Para indenizar esse grupo, a União adotou procedimentos informais, limitando-se a coletar dados pessoais, definir os valores a serem pagos e realizar os depósitos em contas vinculadas ao CNPJ do CLA, sem a abertura de processos administrativos ou judiciais.
Argumentos
A Defensoria sustenta que a inexistência de processos formais não pode ser usada como justificativa para negar a liberação dos valores. A DPU destaca que o próprio CLA reconheceu a destinação dos valores, e que as contas foram abertas na Caixa exclusivamente para esse fim. Além disso, registros oficiais comprovam a relação entre os valores depositados e os beneficiários.
A Defensoria também ressalta que muitas famílias vivem em situação de vulnerabilidade socioeconômica. Segundo a ação, os beneficiários dessas indenizações são, em sua maioria, pessoas humildes que já viviam, e muitas ainda vivem, em situação de pobreza, agravada pelas desapropriações promovidas pelo estado do Maranhão e pela União, sem que jamais tenham sido compensadas financeiramente pelos prejuízos sofridos.

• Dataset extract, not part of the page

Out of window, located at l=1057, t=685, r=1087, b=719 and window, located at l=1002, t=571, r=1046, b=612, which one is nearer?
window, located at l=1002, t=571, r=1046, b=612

A DPU argumenta ainda que os erros burocráticos do poder público não podem prejudicar as comunidades já impactadas pela perda de suas terras. Segundo a instituição, o direito à indenização dessas pessoas já foi reconhecido pela União, estando pendente apenas o saque. Assim, erros de procedimento cometidos pela Administração, sem qualquer responsabilidade dos beneficiários, não podem ser usados como justificativa para negar a liberação dos valores.

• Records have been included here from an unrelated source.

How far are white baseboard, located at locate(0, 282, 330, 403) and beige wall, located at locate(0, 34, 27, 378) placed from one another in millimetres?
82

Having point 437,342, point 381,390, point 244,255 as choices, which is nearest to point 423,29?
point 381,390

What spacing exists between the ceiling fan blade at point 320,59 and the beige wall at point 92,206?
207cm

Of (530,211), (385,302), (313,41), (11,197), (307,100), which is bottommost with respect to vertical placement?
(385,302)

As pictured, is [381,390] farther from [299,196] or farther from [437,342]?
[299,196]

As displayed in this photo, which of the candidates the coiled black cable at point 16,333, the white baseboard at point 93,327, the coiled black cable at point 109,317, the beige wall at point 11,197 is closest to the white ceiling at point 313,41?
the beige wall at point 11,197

“A União e o Incra sabem que foi reconhecido o direito à indenização dessas famílias e estão cientes dos créditos efetivados para esse fim. Assim, negar, pelo só fato de inexistir processo administrativo ou judicial, a liberação desses valores àqueles que comprovadamente figurem como titulares ou herdeiros vai de encontro com a boa-fé subjetiva, além de constituir flagrante violação ao dever objetivo de lealdade e probidade”, afirmam os defensores públicos federais Gioliano Damasceno e Yuri Costa, responsáveis pela ação.
Pedidos
Na ação, a DPU solicita que a União, o Incra e a Caixa liberem imediatamente os valores depositados para o pagamento das indenizações aos beneficiários e seus herdeiros. Também pede que a União e o Incra disponibilizem um canal de atendimento remoto (plataforma online ou e-mail) e uma unidade física para facilitar a solicitação do saque.
Além disso, a DPU requer que a União e o Incra promovam ampla divulgação, por meio das redes sociais e outros canais, sobre os meios disponíveis para a formalização dos pedidos, bem como os procedimentos e a documentação necessária para a retirada dos valores.
A Defensoria também solicita a aplicação de uma multa diária de R$ 10 mil em caso de descumprimento e o pagamento de juros e correção monetária sobre os valores retidos. Leia a ACP aqui.
Violação de direitos
Localizado na região metropolitana de São Luís, o município de Alcântara abriga cerca de 18 mil habitantes e possui a maior população quilombola do Brasil, com mais de 80% dos moradores vivendo em 200 comunidades espalhadas pelo território.
Nesta quinta-feira (13), a Corte Interamericana de Direitos Humanos concluiu que o Estado brasileiro violou os direitos das comunidades quilombolas de Alcântara e determinou que o governo reconheça oficialmente 78 mil hectares como território quilombola. Além disso, o Brasil foi condenado a indenizar os afetados e a criar um canal de diálogo permanente com as comunidades atingidas.
O caso envolve a remoção de 312 famílias de 32 comunidades, deslocadas compulsoriamente para agrovilas, onde perderam parte de suas tradições e enfrentaram adversidades como a ausência de saneamento básico, dificuldades no acesso à educação, saúde e transporte.
A denúncia foi levada à Comissão Interamericana de Direitos Humanos em 2001 por representantes das comunidades quilombolas, com apoio de organizações da sociedade civil, como Justiça Global, Sociedade Maranhense de Direitos Humanos e o Sindicato dos Trabalhadores e Trabalhadoras Rurais de Alcântara, além da Defensoria Pública da União.